Highlights

A Path to Forever Financial Freedom

Author:   |   Latest post: Sun, 23 Jul 2017, 07:32 PM

 

Recent Action - Katrina Group

Author:   |    Publish date:   |  >> Read article in Blog website


The recent continuous drop of the Katrina Group from its high since its listing a year ago has alerted me so I went to do a bit of due diligence looking for potential entry opportunity.

The volume for this company is usually low, so it was difficult for me to load up a sizeable position in the company. I had to take several days/weeks to do so and I think I loaded this overall over a total of 6 sessions for 210,000 shares, at an average price of about $0.196. This was lower than the IPO offering which was at $0.21 just a year ago.




I don't think the company needed much introduction any further. They are known as an operator of various brands and restaurants that serve mainly casual dining. Some of its brands include the commonly known Bali Thai, So Pho, Streats, Hutong, Honguo. I've eaten most of them myself and it's pretty decent.

The company currently operates 33 (+4 halal) restaurants in Singapore and 2 restaurants in the PRC area.

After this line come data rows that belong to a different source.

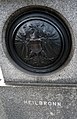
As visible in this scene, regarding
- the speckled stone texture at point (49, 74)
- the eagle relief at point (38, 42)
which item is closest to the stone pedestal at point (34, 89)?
the speckled stone texture at point (49, 74)

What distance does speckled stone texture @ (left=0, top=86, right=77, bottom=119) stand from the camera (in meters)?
2.58

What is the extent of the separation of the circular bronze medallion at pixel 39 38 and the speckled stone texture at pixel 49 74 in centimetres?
9

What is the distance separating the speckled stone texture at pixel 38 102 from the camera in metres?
2.58

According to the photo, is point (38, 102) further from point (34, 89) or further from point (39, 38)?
point (39, 38)

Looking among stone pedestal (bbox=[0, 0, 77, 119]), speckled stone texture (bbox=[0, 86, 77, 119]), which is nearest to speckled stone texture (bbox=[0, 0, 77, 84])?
stone pedestal (bbox=[0, 0, 77, 119])

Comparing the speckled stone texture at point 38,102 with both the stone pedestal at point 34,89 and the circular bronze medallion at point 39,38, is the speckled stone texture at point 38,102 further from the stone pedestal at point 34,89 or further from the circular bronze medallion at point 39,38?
the circular bronze medallion at point 39,38

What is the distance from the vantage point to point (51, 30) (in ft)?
7.95

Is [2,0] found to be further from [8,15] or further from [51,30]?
[51,30]

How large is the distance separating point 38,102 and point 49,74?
14.7 inches

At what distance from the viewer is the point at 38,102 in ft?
8.70

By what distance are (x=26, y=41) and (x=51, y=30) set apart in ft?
0.99

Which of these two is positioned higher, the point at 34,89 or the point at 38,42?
the point at 38,42

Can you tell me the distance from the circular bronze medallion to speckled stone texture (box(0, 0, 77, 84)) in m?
0.09

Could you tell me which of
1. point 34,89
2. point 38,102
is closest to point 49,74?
point 34,89
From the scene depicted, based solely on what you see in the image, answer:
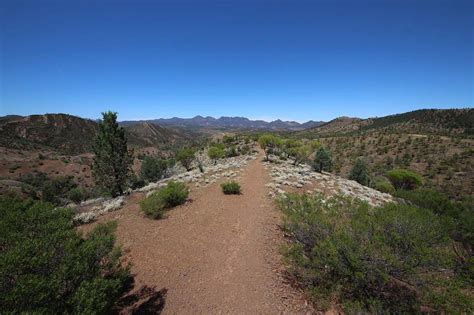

Katrina's financials was impressive during the IPO prospectus, and this is what that propels investors to flock in into the company during the listing.



Topline is still growing as the company's intention is to grow their market share and increase the number of outlet restaurants in the region. The latest news is they have partnered with Ajisen Group in a Joint Venture to grow the So Pho brand in China and HK. I think we should continue to see topline increasing aggressively in the next few years. GP Margin however, is one that we need to look out for and make sure it doesn't deteriorate much further.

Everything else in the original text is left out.